Low-Rank Tensorization Improves KAN Sample Complexity

07 May 2026 (modified: 09 May 2026)ICML 2026 Workshop CoLoRAI SubmissionEveryoneRevisionsBibTeXCC BY 4.0
Keywords: Kolmogorov-Arnold Networks (KANs), Low-rank tensorization (CP), Sample complexity, PAC generalization bounds, Rademacher complexity
TL;DR: We prove that low-rank (CP) tensorizing KAN spline coefficients tightens PAC generalization bounds, improving sample efficiency and reducing grid overfitting under mild assumptions.

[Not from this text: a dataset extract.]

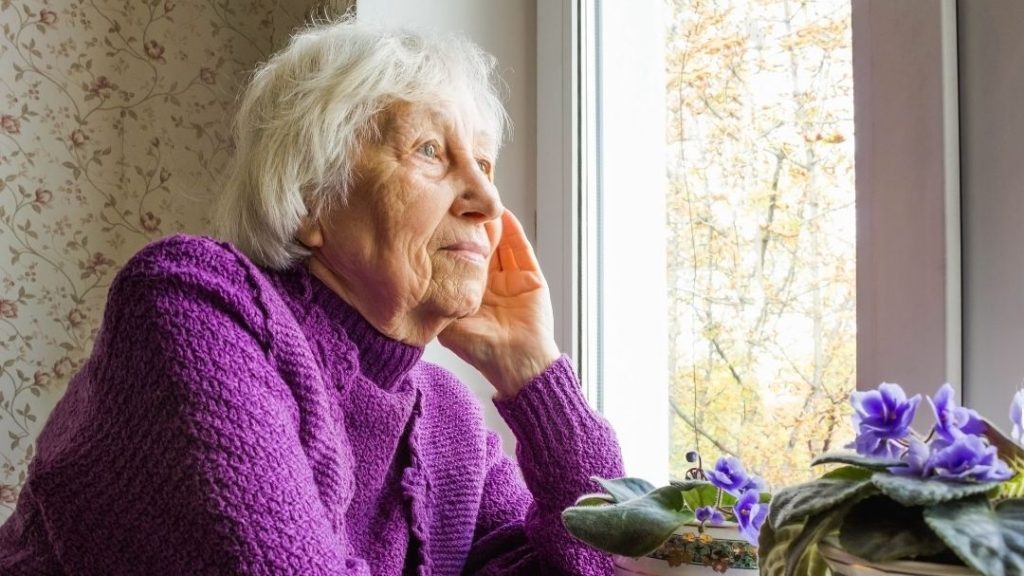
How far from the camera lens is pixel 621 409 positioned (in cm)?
160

Abstract: Kolmogorov-Arnold Networks (KANs) replace scalar edge weights by learnable B-spline functions and thereby enlarge the local approximation mechanism, but this flexibility creates a parameter bottleneck whose leading term scales linearly in the grid size $G$ for every input-output edge. Standard capacity estimates for unconstrained KAN layers consequently give sample-complexity terms proportional to $d_{\mathrm{in}}d_{\mathrm{out}}G$, making high-dimensional KANs statistically vulnerable unless the sample size grows with the full edge-grid tensor. This paper introduces Tensor-Decomposed Low-Rank KANs (LR-KANs), in which the three-way B-spline coefficient tensor $\mathcal{W}\in\mathbb{R}^{d_{\mathrm{in}}\times d_{\mathrm{out}}\times G}$ is constrained to have rank-$r$ CANDECOMP/PARAFAC form. Under explicit bounded-factor and spline-regularity assumptions, we prove PAC generalization bounds by controlling Lipschitz constants, covering the CP parameter manifold, and applying Dudley's entropy integral. The resulting dominant sample-complexity dimension decreases from $d_{\mathrm{in}}d_{\mathrm{out}}G$ to $r(d_{\mathrm{in}}+d_{\mathrm{out}}+G)$, giving a formal statistical explanation for tensorized KAN layers in regimes where grid refinement would otherwise overfit.